时间:2023-05-28  来源:  作者:谁家mm
柳蔚冷笑。
金南芸脸皮很厚,憨憨的笑着,催促;“看下去,看下去。”
柳蔚继续看下去。
“第三条,如第二条完美促成,双方皆满意,那第三条,自动生成附加条款,甲方单方面自愿监视、看守游轻轻姑娘,深入敌后,不动声色的收集乙方所需任何资料,不图回报。”
“注意最后四个字,不图回报。”金南芸特别强调。
柳蔚把宣纸放在桌上,用手肘压着,就这么看着金南芸。
金南芸对柳蔚眨眨眼:“你教的我都用上了,活学活用不好吗?我是不是很聪明?”
“呵呵。”柳蔚不想跟金南芸说话。
金南芸也不要柳蔚说什么,自顾自的就道:“若双方都没意见,就签字吧,浮生,笔墨伺候。”
浮生乖乖的端来笔墨,一脸苦哈哈的看着柳蔚,浮生也觉得自家主子有点丢人。
您说您有什么想求柳姑娘或是容都尉办的,您好好的说出来不好吗?为何要弄个什么古古怪怪的合同,还条条款款的,写得那么大言不惭。
这不是把情分往死路上逼吗?
但不管自家主子做了多荒谬之事,作为丫鬟,浮生还是恪尽职守,本本分分。
柳蔚看着递到手边的毛笔,没有接,只是看着浮生:“说啊,你的条件是什么?”
金南芸就等柳蔚这句,立刻道:“你知道的。”
柳蔚揉了揉眉心:“你就这么想出境?你可知眼下南北边境都有战事,冒然出境,邻国才不会管你是不是单纯商人,弄不好,就把你当细作给处置了。
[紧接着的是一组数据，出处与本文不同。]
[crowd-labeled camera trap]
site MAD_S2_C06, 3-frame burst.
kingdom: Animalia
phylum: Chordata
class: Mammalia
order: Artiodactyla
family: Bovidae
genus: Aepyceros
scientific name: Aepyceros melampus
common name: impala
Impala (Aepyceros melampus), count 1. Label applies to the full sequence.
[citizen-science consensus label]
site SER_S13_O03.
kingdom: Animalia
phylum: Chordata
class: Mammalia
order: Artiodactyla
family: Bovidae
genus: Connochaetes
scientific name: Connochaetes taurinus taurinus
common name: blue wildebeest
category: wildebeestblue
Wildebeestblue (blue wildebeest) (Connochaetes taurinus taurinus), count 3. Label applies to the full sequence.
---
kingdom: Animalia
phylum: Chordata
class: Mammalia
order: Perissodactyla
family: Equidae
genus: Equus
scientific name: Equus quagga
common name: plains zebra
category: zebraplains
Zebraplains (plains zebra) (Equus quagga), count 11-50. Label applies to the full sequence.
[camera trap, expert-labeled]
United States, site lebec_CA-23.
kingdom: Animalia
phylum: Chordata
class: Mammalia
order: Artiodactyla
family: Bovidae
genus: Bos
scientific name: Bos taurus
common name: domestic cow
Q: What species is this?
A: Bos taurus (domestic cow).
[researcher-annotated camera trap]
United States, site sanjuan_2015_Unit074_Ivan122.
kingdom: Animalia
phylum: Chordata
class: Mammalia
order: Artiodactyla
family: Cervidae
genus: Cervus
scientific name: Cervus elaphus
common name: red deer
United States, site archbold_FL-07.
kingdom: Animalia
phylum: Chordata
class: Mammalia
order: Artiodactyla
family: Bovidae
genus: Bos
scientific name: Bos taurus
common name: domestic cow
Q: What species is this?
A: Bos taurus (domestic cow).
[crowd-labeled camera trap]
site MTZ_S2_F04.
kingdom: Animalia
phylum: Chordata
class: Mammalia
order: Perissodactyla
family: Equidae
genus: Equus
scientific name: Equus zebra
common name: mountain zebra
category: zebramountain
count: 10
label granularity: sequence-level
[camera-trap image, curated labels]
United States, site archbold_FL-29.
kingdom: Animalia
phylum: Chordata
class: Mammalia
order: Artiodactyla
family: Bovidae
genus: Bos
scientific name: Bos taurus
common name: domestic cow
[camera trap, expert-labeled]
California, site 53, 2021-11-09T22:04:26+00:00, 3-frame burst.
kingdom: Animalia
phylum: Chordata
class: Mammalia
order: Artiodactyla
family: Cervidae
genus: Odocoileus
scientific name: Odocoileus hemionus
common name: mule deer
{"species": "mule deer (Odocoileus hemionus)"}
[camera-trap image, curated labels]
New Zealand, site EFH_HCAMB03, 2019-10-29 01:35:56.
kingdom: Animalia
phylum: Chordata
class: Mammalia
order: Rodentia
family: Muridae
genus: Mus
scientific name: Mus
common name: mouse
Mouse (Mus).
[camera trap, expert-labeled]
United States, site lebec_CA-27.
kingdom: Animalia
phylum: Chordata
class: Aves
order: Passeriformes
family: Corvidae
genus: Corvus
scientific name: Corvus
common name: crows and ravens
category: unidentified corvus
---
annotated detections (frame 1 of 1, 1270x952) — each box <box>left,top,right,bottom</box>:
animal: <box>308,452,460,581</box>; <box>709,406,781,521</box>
”
“大风险才有大收获,就因为眼下出境困难,不止京都,整个青云国都急缺邻国的紧俏货,我若是运回来了,那价钱,还不是我说了算,其中利润,不可估量。”
马克思曾说过一句话——商人就是,如果有百分之五十的利润,他就会为其铤而走险,如果有百分之三百的利润,他就敢践踏道德和法律,甚至不惜走上断头台。
柳蔚觉得果然不论古今中外,商人逐利,见钱眼开的本能,是哪里都一样的。
送金南芸出境是不可能的,即便容棱答应,柳蔚也不会,因为战争时期去别国,基本上还能回来的几率不上百分之三十。
柳蔚这么想着,就揉揉发疼的眉宇,接过浮生递来的笔墨,再找来一张干净的宣纸,埋着头,奋笔疾书起来。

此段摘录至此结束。